Extrait de page:
+++
Randy Boissonnault s’est montré préoccupé par les décisions politiques de la première ministre de l’Alberta, Danielle Smith.

Photo : Chantallya Louis – Francopresse

Le ministre de l’Emploi, du Développement de la main-d’œuvre et des Langues officielles, également député d’Edmonton-Centre, en Alberta, s’est présenté lundi à un point de presse pour dénoncer la politique de la première ministre de l’Alberta, Danielle Smith, en matière d’identité de genre.

La semaine dernière, cette dernière a annoncé la mise en place de politiques qui, entre autres, interdisent les traitements hormonaux et les chirurgies affirmatives pour les enfants de moins de 17 ans.

«Je suis clair ici aujourd’hui avec vous tous : nous devons tuer ce projet de loi avant qu’il n’arrive à la Chambre des députés», a lancé Randy Boissonnault lors d’un point de presse.
+++
Entrées fournies:

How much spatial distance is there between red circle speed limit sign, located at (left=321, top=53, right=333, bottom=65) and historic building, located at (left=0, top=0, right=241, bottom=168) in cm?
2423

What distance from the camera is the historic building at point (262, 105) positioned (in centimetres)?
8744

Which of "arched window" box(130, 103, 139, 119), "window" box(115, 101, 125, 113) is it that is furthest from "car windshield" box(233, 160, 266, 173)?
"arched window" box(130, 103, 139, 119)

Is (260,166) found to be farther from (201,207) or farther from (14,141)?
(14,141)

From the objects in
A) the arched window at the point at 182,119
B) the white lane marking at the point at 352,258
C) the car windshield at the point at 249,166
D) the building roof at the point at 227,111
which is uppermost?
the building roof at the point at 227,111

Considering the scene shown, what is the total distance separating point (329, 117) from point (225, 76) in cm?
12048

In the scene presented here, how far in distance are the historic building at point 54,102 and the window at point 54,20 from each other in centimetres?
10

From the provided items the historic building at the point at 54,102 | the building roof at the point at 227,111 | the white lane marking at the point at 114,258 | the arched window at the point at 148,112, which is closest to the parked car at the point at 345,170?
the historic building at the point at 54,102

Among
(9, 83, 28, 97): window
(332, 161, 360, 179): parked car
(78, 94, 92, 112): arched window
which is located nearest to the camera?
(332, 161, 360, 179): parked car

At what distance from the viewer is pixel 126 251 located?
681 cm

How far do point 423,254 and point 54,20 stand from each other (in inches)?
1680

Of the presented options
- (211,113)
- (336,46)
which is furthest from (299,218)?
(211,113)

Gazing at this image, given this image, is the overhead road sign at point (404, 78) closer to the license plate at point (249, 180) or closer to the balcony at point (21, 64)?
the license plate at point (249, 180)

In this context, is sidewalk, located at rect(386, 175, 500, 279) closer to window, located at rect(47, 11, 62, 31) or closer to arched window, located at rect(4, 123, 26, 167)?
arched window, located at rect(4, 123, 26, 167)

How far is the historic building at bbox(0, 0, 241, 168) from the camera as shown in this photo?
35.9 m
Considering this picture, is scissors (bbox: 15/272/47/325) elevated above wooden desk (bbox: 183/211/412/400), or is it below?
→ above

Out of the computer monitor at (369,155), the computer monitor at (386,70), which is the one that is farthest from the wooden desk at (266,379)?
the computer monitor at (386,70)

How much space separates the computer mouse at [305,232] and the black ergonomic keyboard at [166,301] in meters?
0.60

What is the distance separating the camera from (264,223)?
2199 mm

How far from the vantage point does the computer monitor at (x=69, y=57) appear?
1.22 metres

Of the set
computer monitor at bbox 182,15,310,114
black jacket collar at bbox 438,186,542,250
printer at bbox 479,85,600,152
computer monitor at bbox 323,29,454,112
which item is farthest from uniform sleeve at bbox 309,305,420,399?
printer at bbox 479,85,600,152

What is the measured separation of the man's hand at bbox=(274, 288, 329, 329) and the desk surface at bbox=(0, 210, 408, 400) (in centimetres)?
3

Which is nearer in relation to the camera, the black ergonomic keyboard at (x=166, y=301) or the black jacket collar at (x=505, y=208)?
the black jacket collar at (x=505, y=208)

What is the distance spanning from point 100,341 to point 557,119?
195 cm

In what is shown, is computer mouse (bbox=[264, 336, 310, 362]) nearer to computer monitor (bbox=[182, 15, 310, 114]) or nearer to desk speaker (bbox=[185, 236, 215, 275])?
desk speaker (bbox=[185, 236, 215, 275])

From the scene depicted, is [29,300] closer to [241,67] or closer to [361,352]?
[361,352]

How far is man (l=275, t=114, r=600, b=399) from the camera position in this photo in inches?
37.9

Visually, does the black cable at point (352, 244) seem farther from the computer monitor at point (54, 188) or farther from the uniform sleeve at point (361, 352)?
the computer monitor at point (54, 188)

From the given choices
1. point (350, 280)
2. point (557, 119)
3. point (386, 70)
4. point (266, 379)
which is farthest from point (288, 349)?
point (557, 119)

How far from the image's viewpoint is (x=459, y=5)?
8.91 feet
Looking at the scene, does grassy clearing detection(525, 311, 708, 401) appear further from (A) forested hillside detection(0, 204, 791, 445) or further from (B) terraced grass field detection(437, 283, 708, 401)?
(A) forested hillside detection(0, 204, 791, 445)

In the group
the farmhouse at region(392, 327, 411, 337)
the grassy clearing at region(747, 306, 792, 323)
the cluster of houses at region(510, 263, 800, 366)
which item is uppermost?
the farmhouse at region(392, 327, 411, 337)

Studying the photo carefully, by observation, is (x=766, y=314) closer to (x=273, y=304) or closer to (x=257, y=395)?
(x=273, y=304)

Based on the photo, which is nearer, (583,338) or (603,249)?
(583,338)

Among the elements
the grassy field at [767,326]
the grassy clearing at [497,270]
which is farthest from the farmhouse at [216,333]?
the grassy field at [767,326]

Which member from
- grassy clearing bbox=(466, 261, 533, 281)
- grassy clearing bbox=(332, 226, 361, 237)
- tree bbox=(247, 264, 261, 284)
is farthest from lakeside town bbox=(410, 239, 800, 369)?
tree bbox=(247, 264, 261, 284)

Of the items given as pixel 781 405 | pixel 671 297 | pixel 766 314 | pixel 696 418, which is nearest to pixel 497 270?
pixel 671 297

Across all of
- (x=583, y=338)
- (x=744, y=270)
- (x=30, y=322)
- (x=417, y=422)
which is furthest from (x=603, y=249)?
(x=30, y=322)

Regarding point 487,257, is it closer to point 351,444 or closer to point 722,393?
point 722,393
+++
Série de tâches:
1. Dans l'article sur Randy Boissonnault et la politique albertaine, de quelle circonscription le ministre est-il député ?
2. Poursuivez l'article sur Randy Boissonnault et la politique albertaine à partir de sa dernière phrase.

Réponses aux tâches:
1. Edmonton-Centre, en Alberta.

2.
Danielle Smith a par ailleurs ouvert cette semaine un bureau dans la capitale nationale. «L’ambassade», inaugurée lundi, est là pour faire avancer «les priorités de l’Alberta sur le terrain, à Ottawa», a-t-elle déclaré lors d’une conférence de presse.

En vertu de la Loi sur les mesures économiques spéciales (LMES), Mélanie Joly, la ministre des Affaires étrangères, a annoncé mardi des sanctions supplémentaires contre des dirigeants du Hamas et du Djihad islamique palestinien impliqués dans l’attaque lancée contre Israël le 7 octobre.

«Ça fait maintenant quatre mois que les attaques terroristes du 7 octobre ont eu lieu, a lancé la ministre en mêlée de presse. Alors, c’est pourquoi, en tant qu’organisation terroriste, le Hamas doit absolument être tenu responsable et c’est pourquoi nous mettons en place ces sanctions.»

«Le Canada prend des mesures décisives pour limiter la capacité du Hamas à recueillir et à utiliser des fonds pour mener de nouvelles attaques contre Israël, explique Affaires mondiales Canada dans un communiqué de presse.

Selon le même communiqué, c’est la première fois que le Canada invoque le Règlement de la (LMES) contre un «acteur non étatique».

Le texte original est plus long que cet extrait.